EXCERPT PROVIDED ::
--*--
Adults spent almost three and a half hours a day watching broadcast programming, of which half an hour was recorded playback and just 12 minutes was broadcaster video on demand. They spent an average of an hour and five minutes a day watching subscription video services.
Those aged 16-34 watched slightly less television and video, at five hours and 16 minutes a day, of which just under a third or one hour 42 minutes was spent watching broadcast programming, including 26 minutes recorded playback and just 11 minutes watching broadcaster video on demand.
Viewing of subscription video services almost doubled in 2020, from 12% of total video viewing to 19%.
Ofcom reports that six out of ten homes in the United Kingdom had an online video subscription, compared to half of homes a year previously. That was higher than take up of television subscriptions, which just under half of households have in the United Kingdom.
The combined catalogues of online video subscription services offered a total of 115,000 hours of programming, led by Amazon Prime with 41,000 hours and Netflix at 38,000 hours. The combined catalogues of the BBC iPlayer, ITV Hub, All4 and My5 offered 37,000 hours, although they had much more programming produced in the United Kingdom than the global players.
--*--
EXTRACTED INFORMATION ::
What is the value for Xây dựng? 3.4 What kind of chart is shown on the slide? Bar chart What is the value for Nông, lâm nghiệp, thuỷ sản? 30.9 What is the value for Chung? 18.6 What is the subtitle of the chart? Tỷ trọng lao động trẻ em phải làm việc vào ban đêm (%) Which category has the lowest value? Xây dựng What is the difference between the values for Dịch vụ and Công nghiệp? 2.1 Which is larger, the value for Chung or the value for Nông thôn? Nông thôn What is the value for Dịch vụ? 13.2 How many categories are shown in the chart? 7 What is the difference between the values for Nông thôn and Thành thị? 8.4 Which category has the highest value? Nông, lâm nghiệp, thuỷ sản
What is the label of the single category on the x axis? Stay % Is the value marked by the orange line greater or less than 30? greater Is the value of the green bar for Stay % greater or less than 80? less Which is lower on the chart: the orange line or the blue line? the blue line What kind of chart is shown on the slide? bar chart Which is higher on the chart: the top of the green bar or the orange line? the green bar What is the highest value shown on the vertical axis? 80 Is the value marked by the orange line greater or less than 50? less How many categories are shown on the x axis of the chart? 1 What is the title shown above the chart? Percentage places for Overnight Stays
--*--
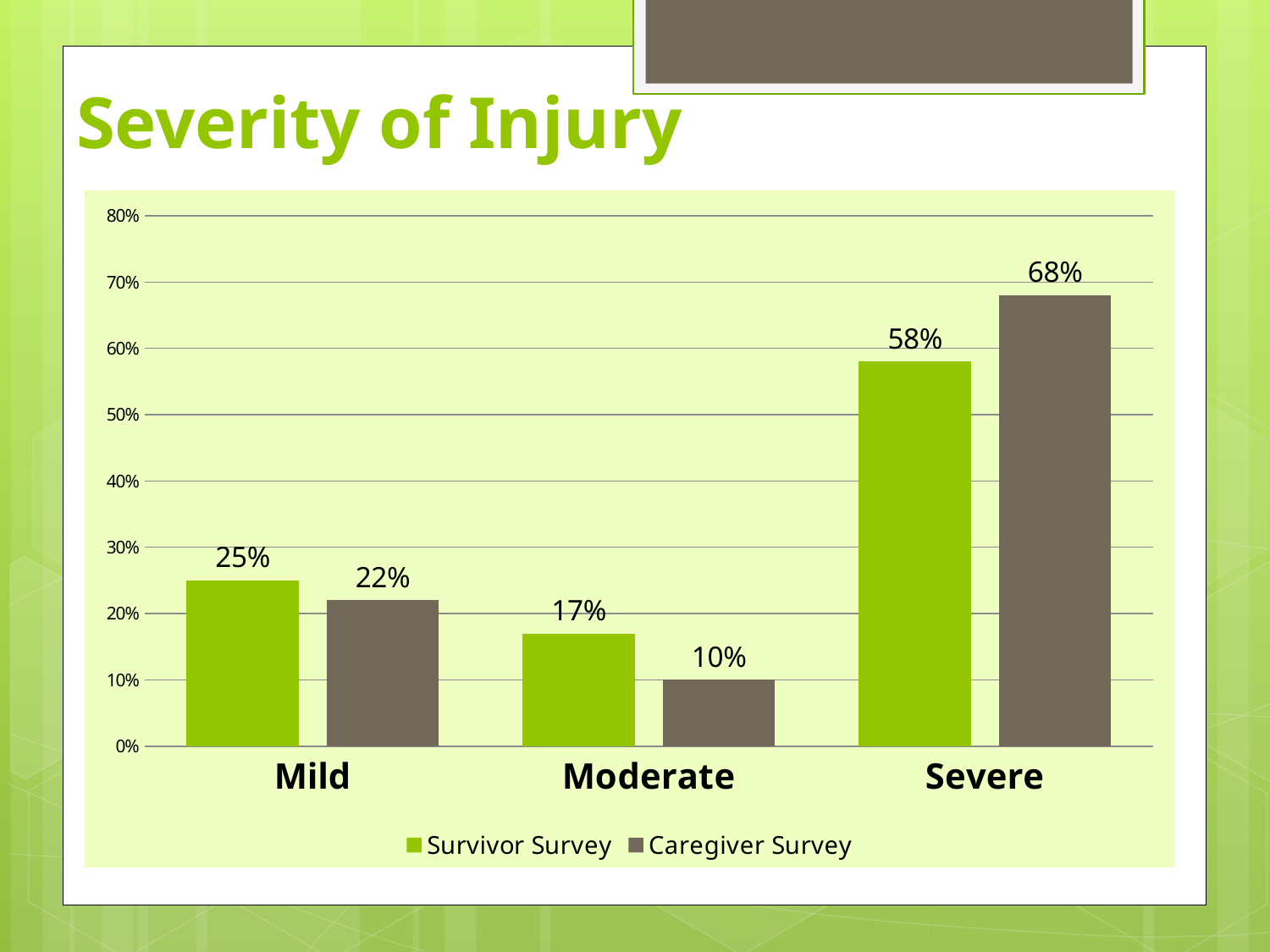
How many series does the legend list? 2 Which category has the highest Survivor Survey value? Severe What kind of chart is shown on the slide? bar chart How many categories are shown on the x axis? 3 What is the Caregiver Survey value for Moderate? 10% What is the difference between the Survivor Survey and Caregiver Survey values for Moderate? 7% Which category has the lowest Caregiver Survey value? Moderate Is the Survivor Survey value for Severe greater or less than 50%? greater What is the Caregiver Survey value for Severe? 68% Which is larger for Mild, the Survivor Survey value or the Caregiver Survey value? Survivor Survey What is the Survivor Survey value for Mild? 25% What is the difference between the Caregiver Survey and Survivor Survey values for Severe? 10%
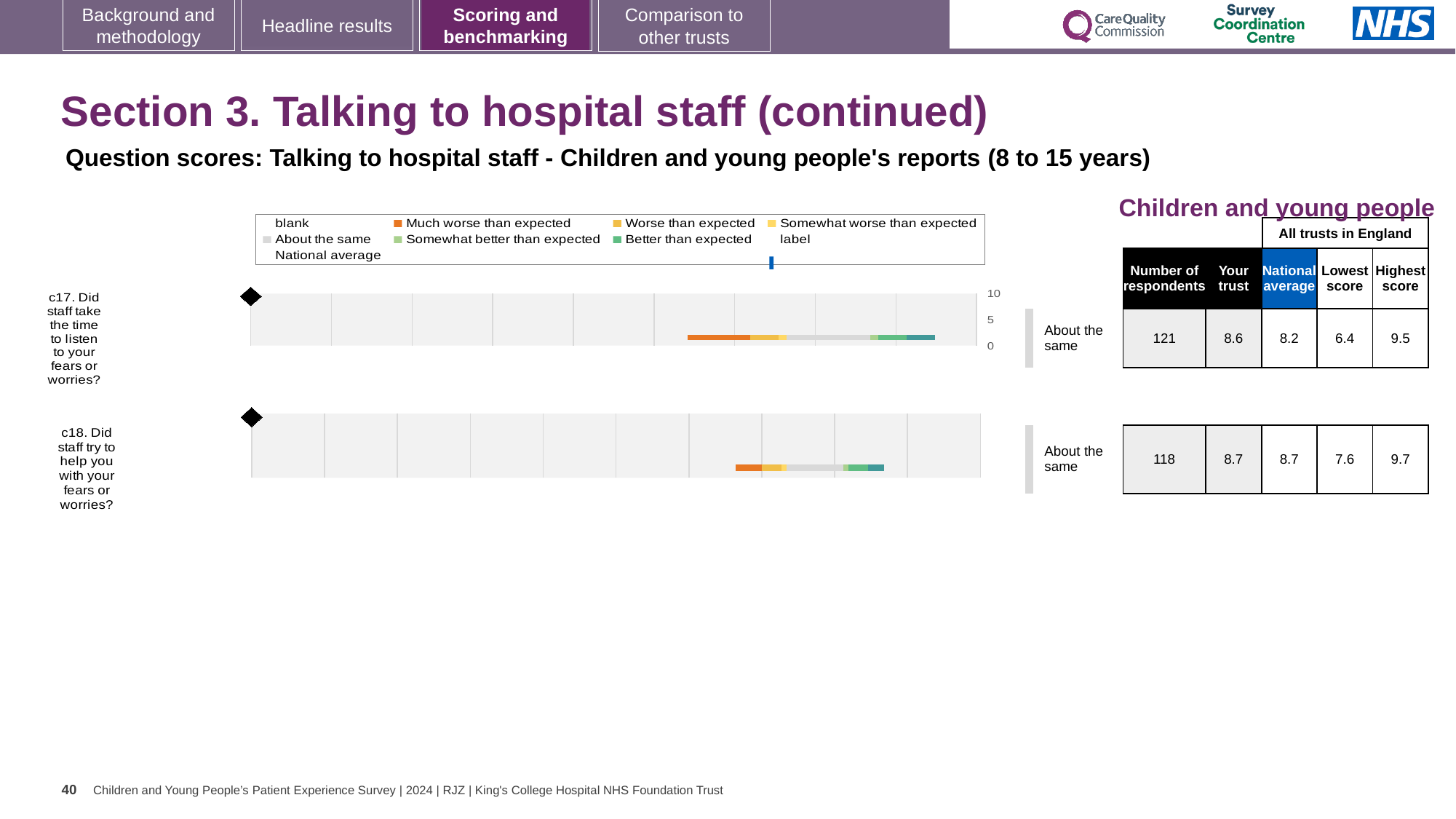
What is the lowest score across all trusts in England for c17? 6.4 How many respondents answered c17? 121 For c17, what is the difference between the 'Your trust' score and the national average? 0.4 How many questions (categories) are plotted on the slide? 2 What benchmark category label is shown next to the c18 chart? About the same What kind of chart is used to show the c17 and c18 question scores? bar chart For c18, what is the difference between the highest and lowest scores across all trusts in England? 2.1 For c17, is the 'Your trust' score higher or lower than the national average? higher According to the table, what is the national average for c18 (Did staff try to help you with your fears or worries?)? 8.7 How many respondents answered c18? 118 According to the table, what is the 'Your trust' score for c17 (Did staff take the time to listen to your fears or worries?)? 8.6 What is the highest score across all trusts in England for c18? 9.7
--*--
WORK REQUIRED ::
Continue the passage on television and video viewing in the United Kingdom from its last sentence.

ANSWER SPACE ::
Nearly half of adults in the United Kingdom considered online viewing to be their main way of watching television and four out of ten subscribers to online video services said they could not envisage watching broadcast television at all in five years.
Estimated annual revenue from subscription online video services passed £2.1 billion, up by 28% on the previous year, with Netflix taking over half of that. In comparison, platform operators like Sky still took an estimated £6.2 billion in television revenues.
The annual Media Nations report is available from the Ofcom web site and provides a wealth of data on viewing trends.